Question: The Greeks, led by Antiochus IV, captured the Temple in the 2nd century BC. There was a division of the Jews into Hellenized Jews, who supported the Seleucid Greeks, and Orthodox Jews led by the Maccabees. The Maccabees led the uprising and expelled the Seleucids from the Temple that had been captured and desecrated. When the Maccabees entered the Temple, they saw that the pure oil for the Menorah candles could only last for one day. But a miracle happened, the oil burned for eight days.
These are historical events that occurred more than 2,000 years ago. What do they mean from the point of view of Kabbalah?
Answer: After leaving Egypt, the people of Israel received the method of connection (mutual guarantee, Arvut), which developed during 40 years of traveling in the desert. Gradually, they became more and more united according to the method received from Jethro, the father of Moses’s wife. Jethro was not a Jew, nor was his daughter, but as the Torah says, he fully joined them.
The term Torah comes from the word “light”(Ohr).
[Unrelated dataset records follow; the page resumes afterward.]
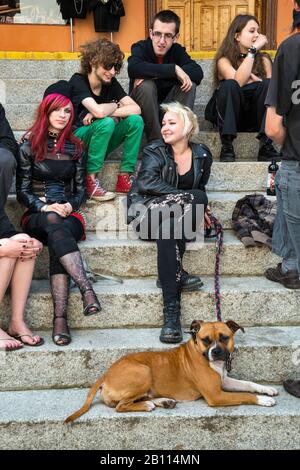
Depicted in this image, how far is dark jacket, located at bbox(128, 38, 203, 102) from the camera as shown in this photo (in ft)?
16.7

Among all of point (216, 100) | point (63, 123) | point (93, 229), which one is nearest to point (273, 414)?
point (93, 229)

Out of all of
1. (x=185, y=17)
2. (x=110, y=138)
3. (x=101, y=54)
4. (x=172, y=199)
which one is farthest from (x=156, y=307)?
(x=185, y=17)

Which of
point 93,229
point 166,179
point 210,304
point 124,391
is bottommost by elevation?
point 124,391

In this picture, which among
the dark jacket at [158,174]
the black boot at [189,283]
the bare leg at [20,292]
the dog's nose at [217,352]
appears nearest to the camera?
the dog's nose at [217,352]

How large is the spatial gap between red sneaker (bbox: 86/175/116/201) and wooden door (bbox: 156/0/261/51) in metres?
4.37

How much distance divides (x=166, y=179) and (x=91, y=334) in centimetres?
116

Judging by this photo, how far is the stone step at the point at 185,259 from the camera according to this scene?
4172mm

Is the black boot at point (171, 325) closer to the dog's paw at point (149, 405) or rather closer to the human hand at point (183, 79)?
the dog's paw at point (149, 405)

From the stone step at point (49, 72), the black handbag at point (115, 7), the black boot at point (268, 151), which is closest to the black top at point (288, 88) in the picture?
the black boot at point (268, 151)

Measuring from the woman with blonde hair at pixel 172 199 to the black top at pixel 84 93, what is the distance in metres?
0.80

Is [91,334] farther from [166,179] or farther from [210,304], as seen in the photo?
[166,179]

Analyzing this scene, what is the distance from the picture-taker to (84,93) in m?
4.75

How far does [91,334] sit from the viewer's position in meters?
3.73

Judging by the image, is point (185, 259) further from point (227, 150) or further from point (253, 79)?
point (253, 79)
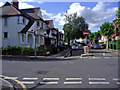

The light of the Torah, which a person receives from above, is necessary in order to bring people together and turn them into one single whole.
Despite the fact that they are egoistically distant, opposite to each other, and each wants to rule over the others, with the help of the right environment and the upper light, everyone can subjugate himself to society and make sure that all the people in it are directed to the center of society to unite with each other.
This is what the Jews were doing for 40 years in the desert. After they reached the state of unity, the desert turned into a fragrant land for them, called the Land of Israel. “Land – Eretz” comes from the word “desire – Ratzon.” That is, their desire began to blossom and bear fruit.
They built the Temple that represented the result of their efforts that came from the connection between them. The Temple does not mean something materialized, not stones and wood, but the connection of their desires.
So they lived, fought, reconciled, and constantly chose new conditions of connection. They were changing because new egoistic desires constantly arose in them. Therefore, they had to attract the upper light called the Torah more and more, to unite and thus advance.
But they could not hold on to this and for some time they fell into the slavery of egoism called the Babylonian exile of the time of Nebuchadnezzar. And then, with the help of Queen Esther, they came out of exile and began to inhabit the Land of Israel again, i.e., the desire to unite and connect with the Creator.
So they moved on until they reached the state of building the Second Temple, uniting in one common vessel in which they attained the Creator. But it did not last long because once again there was a huge, tearing egoism between them. This is how the Second Temple was destroyed, the common vessel was broken, the mutual desires and intentions for loving each other that allow us to reveal the Creator.
It was at this time that Rabbi Akiva called on the Jews to unite and shouted that one should love one’s neighbor as oneself,” but they could no longer hear him. This is the state the people of Israel are in now, people who, on one hand, understand that it is necessary to unite, and on the other hand, are not able to force themselves to unite.